**The problem**.
Restate the records word for word. Include no pictures.
Source data START
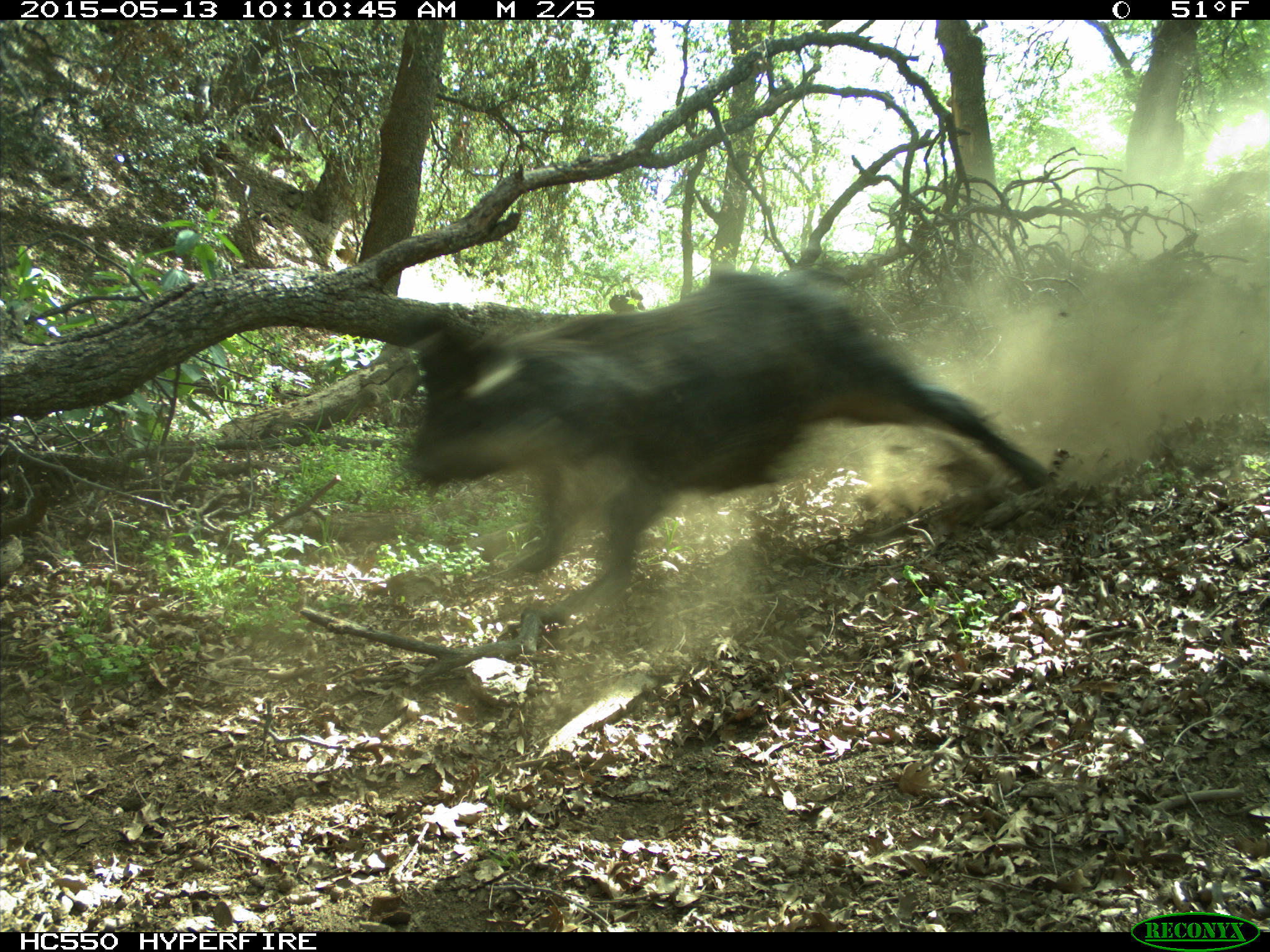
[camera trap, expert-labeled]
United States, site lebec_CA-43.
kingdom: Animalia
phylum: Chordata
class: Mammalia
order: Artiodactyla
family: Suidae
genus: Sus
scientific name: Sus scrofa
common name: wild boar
Source data END
**Answer space**.
[camera trap, expert-labeled]
United States, site lebec_CA-43.
kingdom: Animalia
phylum: Chordata
class: Mammalia
order: Artiodactyla
family: Suidae
genus: Sus
scientific name: Sus scrofa
common name: wild boar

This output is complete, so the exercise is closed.